== Page extract

9. Performance of Fiber-Reinforced Polymer in RC Structures Under Varied Environment Conditions: A Critical Review

   Raveendra Kumar Saroj, Anant Parghi

   Abstract

   The performance of fiber-reinforced polymers (FRP) in reinforced concrete (RC) constructions subjected to various environmental conditions is reviewed in detail in this research. The growing use of FRP in RC structures as a retrofit or reinforcing material has highlighted the necessity to comprehend its long-term performance and strength under various stresses from the environment. The literature on the impacts of variables including temperature changes, moisture content, UV rays, chemical exposure, and others on the mechanical characteristics and longevity of FRP in RC systems is rigorously examined in this review. The findings show that whereas fiber-reinforced polymer (FRP) materials often provide improved strength-to-weight ratios and corrosion resistance, their adhesion to the concrete matrix, mechanical characteristics, and overall durability can be negatively impacted by specific environmental factors. In order to maximize the usage of FRP in RC structures in a variety of environmental contexts, the study also identifies areas for future investigation and possible mitigating techniques. The results are intended to help practitioners, researchers, and designers make well-informed choices on the use and constraints of FRP in reinforced concrete structures.

10. Postbuckling Study of the Laminated Composite Eccentric Stiffened Plate Subjected to Uniform In-Plane Load

    V. G. Rakesh Kumar, Shuvendu Narayan Patel, Rajesh Kumar

    Abstract

    The postbuckling behavior of laminated composite eccentric stiffened plates subjected to uniform in-plane loading using finite element method is discussed in this paper. The plate and stiffener are modeled using an eight-noded degenerated shell element and a three-noded degenerated curved beam element with isoparametric formulation and C° continuity (FSDT) of the primary variables. Linear buckling analysis is done by solving the eigen-value equation. The postbuckling analysis is carried out by solving the non-linear equilibrium equation using Crisfield arc-length method. This study considers the effect of symmetric and antisymmetric lamination schemes, aspect ratio, and number of stiffeners on the postbuckling behavior of composite plates, and the results are discussed.

11. Prefabrication Building Construction: A Thematic Analysis Approach

    Shashikant Nishant Sharma, Kavita Dehalwar, Jagdish Singh, Gopal Kumar

    Abstract

    The study uses a comprehensive search strategy to identify relevant studies, including peer-reviewed articles, conference proceedings, and technical reports. A total of 42 studies were selected for inclusion in the review, and their findings are synthesized using a thematic analysis approach. Prefabrication building construction is an emerging trend in the Indian construction industry. This paper aims to provide an overview of prefabrication technology and its use in building construction in India. The benefits and challenges of prefabrication, as well as the factors that influence its adoption in India, are discussed. The paper also provides an overview of the current state of the prefabrication industry in India, and the key players in the market. Finally, the paper highlights successful prefabrication projects in India and concludes that prefabrication technology has the potential to revolutionize the construction industry in India and address some of its key challenges.

====

→ Work to complete:
- 1) Using the abstracts above, answer each question briefly:
(a) What two advantages of FRP materials does the review of FRP in RC structures mention?
(b) Which method is used to solve the non-linear equilibrium equation in the postbuckling study?
(c) How many studies were selected for inclusion in the prefabrication review?
- 2) Transcribe the portion of the abstracts starting at "The postbuckling behavior of laminated" and ending at "results are discussed.".

== Data excerpt

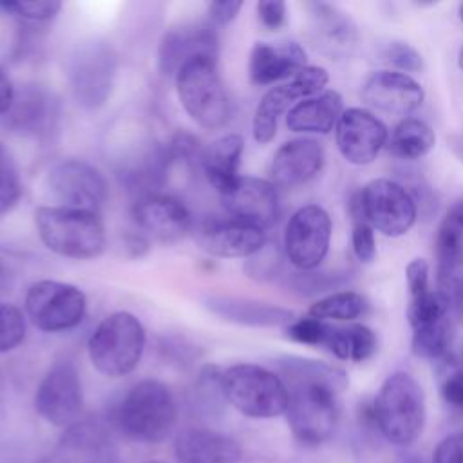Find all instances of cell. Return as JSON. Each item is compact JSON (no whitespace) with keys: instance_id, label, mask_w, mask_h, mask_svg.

====

→ Solutions to the exercise:
- 1)
(a) Improved strength-to-weight ratios and corrosion resistance.
(b) The Crisfield arc-length method.
(c) 42 studies.

- 2)
The postbuckling behavior of laminated composite eccentric stiffened plates subjected to uniform in-plane loading using finite element method is discussed in this paper. The plate and stiffener are modeled using an eight-noded degenerated shell element and a three-noded degenerated curved beam element with isoparametric formulation and C° continuity (FSDT) of the primary variables. Linear buckling analysis is done by solving the eigen-value equation. The postbuckling analysis is carried out by solving the non-linear equilibrium equation using Crisfield arc-length method. This study considers the effect of symmetric and antisymmetric lamination schemes, aspect ratio, and number of stiffeners on the postbuckling behavior of composite plates, and the results are discussed.